The Church of St Gilbert and St Hugh, dating to 1902, was built by William Bucknall and Ninian Comper, and was Grade II listed in 1988, being described as a chapel of ease. Its construction is of timber framing on a brick plinth. It comprises a nave with bellcote, a chancel, vestry and south porch. A restoration of the church was begun in 2001.

In the church are four gilded wooden angels, carved and donated by Belgian refugees during World War I. Their restoration, by Will Kirk, was shown in an episode of the BBC Television programme The Repair Shop in April 2020.

At the south of Gosberton Clough on Beck Bank is 'Bank House', of two-storey and five bays, Grade II listed as c.1830 with some 20th-century alterations. At the time of listing in 1988 it was an old people's home.

A further Grade II property is Rigbolt House on Beck Bank 1 mi south from the village. The house dates to the 16th century, with alterations in the 18th, 19th and 20th. The current house is mid-Georgian of two-storeys and three bays in T-plan, and of red brick laid in Flemish bond, with slate roof. The house was formerly a moated cell of the Gilbertine Order. Rigbolt House is today part of a farm; in the 19th-century it was part of a Gosberton hamlet of Rigbolt.

■ **Tasks to perform**:
a: Extract the part of the Gosberton Clough text from "The Church of" to "old people's home.".
b: Translate this sentence from the Gosberton Clough text into Spanish: "Its construction is of timber framing on a brick plinth."
The rows come from a separate source.

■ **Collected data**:
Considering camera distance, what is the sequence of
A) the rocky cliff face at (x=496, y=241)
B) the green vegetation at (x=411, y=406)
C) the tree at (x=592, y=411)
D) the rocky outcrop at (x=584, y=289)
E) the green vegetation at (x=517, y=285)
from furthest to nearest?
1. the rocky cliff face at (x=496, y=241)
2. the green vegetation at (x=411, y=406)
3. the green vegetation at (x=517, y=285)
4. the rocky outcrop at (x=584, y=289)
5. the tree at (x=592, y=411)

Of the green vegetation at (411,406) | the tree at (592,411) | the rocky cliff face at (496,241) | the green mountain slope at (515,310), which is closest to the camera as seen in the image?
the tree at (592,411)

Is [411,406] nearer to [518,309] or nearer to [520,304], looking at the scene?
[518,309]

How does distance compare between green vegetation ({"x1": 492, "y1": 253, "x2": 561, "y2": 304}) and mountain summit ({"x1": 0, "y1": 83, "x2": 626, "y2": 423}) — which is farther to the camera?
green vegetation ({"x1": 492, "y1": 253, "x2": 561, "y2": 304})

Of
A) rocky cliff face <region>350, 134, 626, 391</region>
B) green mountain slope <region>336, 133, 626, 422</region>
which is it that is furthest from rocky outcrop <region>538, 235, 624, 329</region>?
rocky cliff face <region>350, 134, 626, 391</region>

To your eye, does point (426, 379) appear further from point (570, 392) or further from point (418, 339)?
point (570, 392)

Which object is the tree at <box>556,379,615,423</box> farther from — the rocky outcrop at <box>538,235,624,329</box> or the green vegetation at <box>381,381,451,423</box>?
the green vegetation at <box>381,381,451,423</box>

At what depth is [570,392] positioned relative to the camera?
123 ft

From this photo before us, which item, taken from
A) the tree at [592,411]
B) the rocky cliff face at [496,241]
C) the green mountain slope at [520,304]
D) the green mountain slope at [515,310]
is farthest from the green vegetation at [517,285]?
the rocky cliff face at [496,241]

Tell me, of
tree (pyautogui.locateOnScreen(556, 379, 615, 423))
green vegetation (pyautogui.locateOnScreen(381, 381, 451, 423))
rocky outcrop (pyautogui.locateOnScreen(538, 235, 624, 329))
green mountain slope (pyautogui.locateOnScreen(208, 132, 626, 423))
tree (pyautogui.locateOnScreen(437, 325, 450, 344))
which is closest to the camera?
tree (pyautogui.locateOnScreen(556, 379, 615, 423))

* * *

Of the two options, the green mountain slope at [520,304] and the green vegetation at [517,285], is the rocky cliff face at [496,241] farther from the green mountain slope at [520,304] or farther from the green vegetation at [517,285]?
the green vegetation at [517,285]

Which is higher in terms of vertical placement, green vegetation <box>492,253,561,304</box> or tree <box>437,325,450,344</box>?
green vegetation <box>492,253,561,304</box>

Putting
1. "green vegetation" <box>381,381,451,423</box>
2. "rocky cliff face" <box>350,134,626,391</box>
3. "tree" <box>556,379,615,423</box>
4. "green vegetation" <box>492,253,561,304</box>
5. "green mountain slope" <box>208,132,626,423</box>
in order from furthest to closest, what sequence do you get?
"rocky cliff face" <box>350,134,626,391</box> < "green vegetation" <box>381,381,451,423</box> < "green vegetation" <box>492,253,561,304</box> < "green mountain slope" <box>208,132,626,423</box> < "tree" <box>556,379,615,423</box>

■ **Results by task**:
a:
The Church of St Gilbert and St Hugh, dating to 1902, was built by William Bucknall and Ninian Comper, and was Grade II listed in 1988, being described as a chapel of ease. Its construction is of timber framing on a brick plinth. It comprises a nave with bellcote, a chancel, vestry and south porch. A restoration of the church was begun in 2001.

In the church are four gilded wooden angels, carved and donated by Belgian refugees during World War I. Their restoration, by Will Kirk, was shown in an episode of the BBC Television programme The Repair Shop in April 2020.

At the south of Gosberton Clough on Beck Bank is 'Bank House', of two-storey and five bays, Grade II listed as c.1830 with some 20th-century alterations. At the time of listing in 1988 it was an old people's home.

b: Su construcción es de entramado de madera sobre un zócalo de ladrillo.